## WHAT YOU HAVE TO DO
Using the text on bank margin compression, please explain in one to three sentences why banks cannot keep lowering their lending rates indefinitely.

## TEXT SECTION
Unfortunately, there is a fundamental microeconomic reason why banks cannot diminish their lending rate indefinitely. I have already described how banks are not able to transmit interest rates lower than a certain threshold to their customers due to the margin compression effect (see also here). Indeed, banks’ net interest income must be able to cover banks’ fixed operating costs for the bank to remain profitable from an accounting point of view. When rates drop below a certain level, banks have to reprice their loan book by increasing the spread above the central bank rate on the marginal loans they make, breaking the transmission mechanism of the lending channel of monetary policy. As we have already seen, in the UK, that threshold seems to be around 2%.
But the same thing seems to happen in other European countries. This is Ireland (enlarge the charts)**:
We can notice the margin compression effect on the first chart. The lending rate stops dropping despite the ECB rate falling as banks reprice their lending upward to re-establish profitability (evidenced from the second chart, where interest rates on new lending increase rather than decrease).
This is France:
This is Austria:
Clearly, what happens in the UK regarding margin compression also occurs in those countries. When the ECB rate dropped, outstanding floating rate lending rates also dropped (because floating rate lending is indexed on either the ECB base rate or on Euribor), causing pressure on revenues. As long as deposit rates could also fall (this varies a lot by country, as French banks never pay anything on demand deposits), the loss in interest income was offset by reduced interest expense. But once deposit rates reached 0 and couldn’t fall any lower, banks in those countries experienced margin compression and their net interest income started to suffer. Moreover, this happened exactly when loan impairment charges peaked because of increased credit risk.

## PROVIDED MATERIAL

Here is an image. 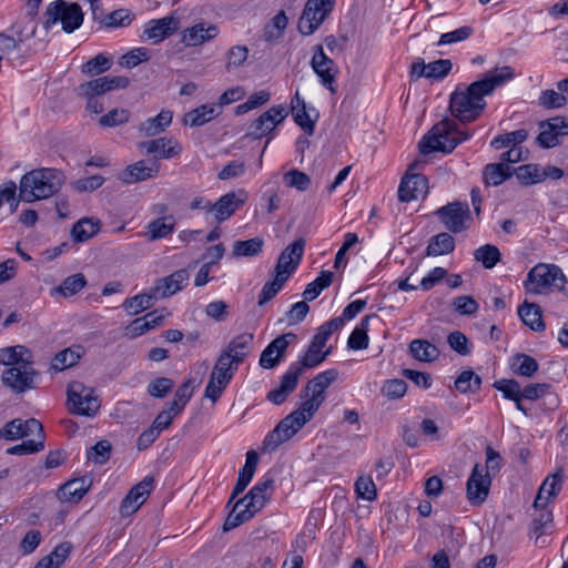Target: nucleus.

## RESPONSE BELOW
A bank's net interest income has to cover its fixed operating costs for the bank to stay profitable. Once deposit rates hit 0 and can no longer fall, further drops in lending rates squeeze that income. Below a certain threshold, banks therefore reprice by raising the spread above the central bank rate on their marginal loans.